[[ Source document, beginning ]]
But there are still plenty of wineries in Eastern and Southern Europe. While some familiar grape types are used, these countries also produce wine from fruit with names like Agiorgitiko, Babeaska Neagra and Harslevelu. There was a sense, as we sampled the following wines, of a simpler way of making fermented beverages — a link, perhaps, to ancient times. Finding them in stores dominated by major producers will be a challenge, but for the inquisitive oenophile, they are worth a try. In descending order of preference for our 10 tasters:
Monarchia Olivier '05 (Hungary, $10)
Olivier is the grape (we'd never heard of it, either). This wine shares the sweet/tart profile of classic Riesling and finds the balance in an elegant way. Those who cannot abide the sugar levels turned thumbs down; others, including the host, enjoyed the grapefruit aroma, and rich, peppery mouth feel. A class act.
[[ Source document, end ]]
[[ Data records, beginning ]]
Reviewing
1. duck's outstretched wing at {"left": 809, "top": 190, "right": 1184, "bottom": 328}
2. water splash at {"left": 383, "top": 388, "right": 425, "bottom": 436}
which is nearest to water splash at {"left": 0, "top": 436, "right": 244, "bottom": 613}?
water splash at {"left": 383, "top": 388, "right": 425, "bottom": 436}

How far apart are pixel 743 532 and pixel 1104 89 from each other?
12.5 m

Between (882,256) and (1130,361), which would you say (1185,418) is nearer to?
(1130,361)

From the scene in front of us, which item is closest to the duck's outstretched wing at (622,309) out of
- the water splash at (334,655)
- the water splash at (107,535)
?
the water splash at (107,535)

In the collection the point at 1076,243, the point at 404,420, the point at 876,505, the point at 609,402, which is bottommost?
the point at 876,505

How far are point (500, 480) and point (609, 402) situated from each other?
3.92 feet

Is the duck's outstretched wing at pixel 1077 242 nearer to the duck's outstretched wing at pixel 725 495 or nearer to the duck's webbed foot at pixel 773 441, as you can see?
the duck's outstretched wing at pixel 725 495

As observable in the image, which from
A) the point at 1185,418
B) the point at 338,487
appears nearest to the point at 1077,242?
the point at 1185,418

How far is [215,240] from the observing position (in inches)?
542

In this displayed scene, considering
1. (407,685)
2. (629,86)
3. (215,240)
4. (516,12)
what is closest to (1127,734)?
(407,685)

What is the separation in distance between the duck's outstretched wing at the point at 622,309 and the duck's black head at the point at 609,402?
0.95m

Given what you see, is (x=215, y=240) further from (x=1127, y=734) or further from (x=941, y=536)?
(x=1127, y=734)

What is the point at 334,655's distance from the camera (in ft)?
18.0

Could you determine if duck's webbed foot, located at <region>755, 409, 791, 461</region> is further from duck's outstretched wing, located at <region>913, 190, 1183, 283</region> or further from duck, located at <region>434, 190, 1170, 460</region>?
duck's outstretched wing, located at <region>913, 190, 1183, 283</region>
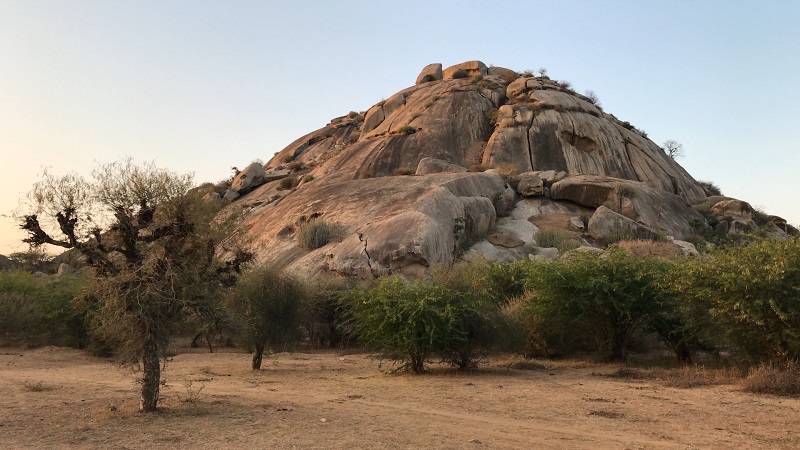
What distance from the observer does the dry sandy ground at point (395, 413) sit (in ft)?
27.7

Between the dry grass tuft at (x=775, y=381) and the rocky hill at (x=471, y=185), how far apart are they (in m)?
14.7

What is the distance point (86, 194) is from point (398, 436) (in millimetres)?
6273

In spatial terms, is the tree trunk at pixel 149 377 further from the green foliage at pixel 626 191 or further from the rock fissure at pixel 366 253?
the green foliage at pixel 626 191

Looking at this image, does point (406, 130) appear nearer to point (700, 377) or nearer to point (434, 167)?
point (434, 167)

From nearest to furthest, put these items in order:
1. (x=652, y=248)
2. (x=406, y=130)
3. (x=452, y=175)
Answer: (x=652, y=248) < (x=452, y=175) < (x=406, y=130)

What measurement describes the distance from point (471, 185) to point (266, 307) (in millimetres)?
19595

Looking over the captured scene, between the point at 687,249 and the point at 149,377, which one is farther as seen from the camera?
the point at 687,249

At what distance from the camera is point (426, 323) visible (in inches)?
608

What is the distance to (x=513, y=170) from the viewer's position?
139ft

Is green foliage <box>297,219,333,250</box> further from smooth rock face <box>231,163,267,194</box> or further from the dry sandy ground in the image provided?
smooth rock face <box>231,163,267,194</box>

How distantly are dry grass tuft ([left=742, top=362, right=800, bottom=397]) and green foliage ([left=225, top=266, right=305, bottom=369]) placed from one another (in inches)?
456

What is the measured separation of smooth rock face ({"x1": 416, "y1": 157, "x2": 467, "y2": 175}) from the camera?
131 ft

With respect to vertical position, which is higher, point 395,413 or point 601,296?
point 601,296

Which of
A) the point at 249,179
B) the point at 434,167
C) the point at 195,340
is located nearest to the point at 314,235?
the point at 195,340
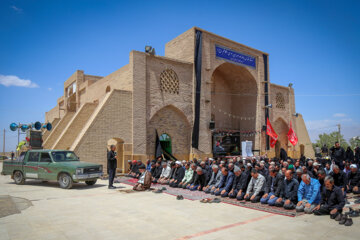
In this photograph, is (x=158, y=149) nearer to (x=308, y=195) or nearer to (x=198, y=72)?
(x=198, y=72)

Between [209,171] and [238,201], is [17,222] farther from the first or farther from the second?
[209,171]

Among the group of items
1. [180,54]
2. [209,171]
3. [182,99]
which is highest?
[180,54]

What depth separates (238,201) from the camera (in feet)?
26.0

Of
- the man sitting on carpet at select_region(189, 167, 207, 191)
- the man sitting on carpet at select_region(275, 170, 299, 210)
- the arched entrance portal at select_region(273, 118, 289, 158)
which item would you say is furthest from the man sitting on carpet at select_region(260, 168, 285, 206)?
the arched entrance portal at select_region(273, 118, 289, 158)

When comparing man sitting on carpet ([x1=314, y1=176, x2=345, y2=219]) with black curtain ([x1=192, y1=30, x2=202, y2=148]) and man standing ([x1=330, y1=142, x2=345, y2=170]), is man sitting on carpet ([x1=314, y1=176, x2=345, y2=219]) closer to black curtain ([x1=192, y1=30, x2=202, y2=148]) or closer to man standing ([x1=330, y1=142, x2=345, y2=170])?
man standing ([x1=330, y1=142, x2=345, y2=170])

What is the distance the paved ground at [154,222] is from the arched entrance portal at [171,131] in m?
9.41

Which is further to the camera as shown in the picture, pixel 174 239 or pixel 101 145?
pixel 101 145

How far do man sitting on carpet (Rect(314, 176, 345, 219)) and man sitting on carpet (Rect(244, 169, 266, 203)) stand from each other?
1.82m

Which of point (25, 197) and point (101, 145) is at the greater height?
point (101, 145)

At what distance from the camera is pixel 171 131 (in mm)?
18500

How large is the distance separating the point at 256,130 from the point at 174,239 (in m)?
19.9

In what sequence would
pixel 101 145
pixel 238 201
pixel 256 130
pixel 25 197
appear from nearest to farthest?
1. pixel 238 201
2. pixel 25 197
3. pixel 101 145
4. pixel 256 130

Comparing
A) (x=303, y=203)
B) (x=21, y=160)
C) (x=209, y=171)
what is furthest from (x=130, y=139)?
(x=303, y=203)

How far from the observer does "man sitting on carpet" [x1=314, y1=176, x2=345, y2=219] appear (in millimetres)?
[[ Data records, end ]]
Task instructions.
#1 Answer these from the review of Eastern and Southern European wines:
(a) What three unfamiliar grape names does it offer as examples?
(b) How many tasters ranked the wines?
(c) What country and price are given for Monarchia Olivier '05?
#2 Name every grape variety mentioned in the review of Eastern and Southern European wines.
#3 Carry on the review of Eastern and Southern European wines past the Monarchia Olivier '05 entry.

Exercise answers.
#1
(a) Agiorgitiko, Babeaska Neagra and Harslevelu
(b) 10
(c) Hungary, $10

#2 Agiorgitiko, Babeaska Neagra, Harslevelu, Olivier, Riesling

#3
Takler Noir Gold '03 (Hungary, $26)
Hungary takes gold and silver! Dark, claret color; exciting spicy nose; zinfandel-like. The host detected some untamed tannins, indicating a need for some aging. In the real world, simply overpriced.
Boutari Kretikos '05 (Crete, $13)
Nobody hated this red, but reactions were diverse, even contradictory. At once thin and murky? Weak and spicy? The chameleon of the bunch, it would seem.
Erasmios Moschofilero '05 (Greece, $10)
A fresh, citrusy (mainly grapefruit) white. Detractors noted medicinal tones, thinness and balances askew.
Skovin Kale '03 (Macedonia, $15)
No, this isn't made from leafy greens. Kale is a Bordeaux-style blend of cabernet sauvignon and merlot, with some native Vranec tossed in for local color. Chocolate and cherry tones, beautiful purply color. Detractors found it bitter and thin.
Tamada Khvanchkara (Georgia, $14)
Sugar bomb — almost a dessert wine (pictured). Well-done and beautiful for some, sickeningly sweet for others. The host was transported back to Seders of yore and Manischewitz. Why is this night different from all other nights ...
Legacy Riesling '04 (Romania, $6)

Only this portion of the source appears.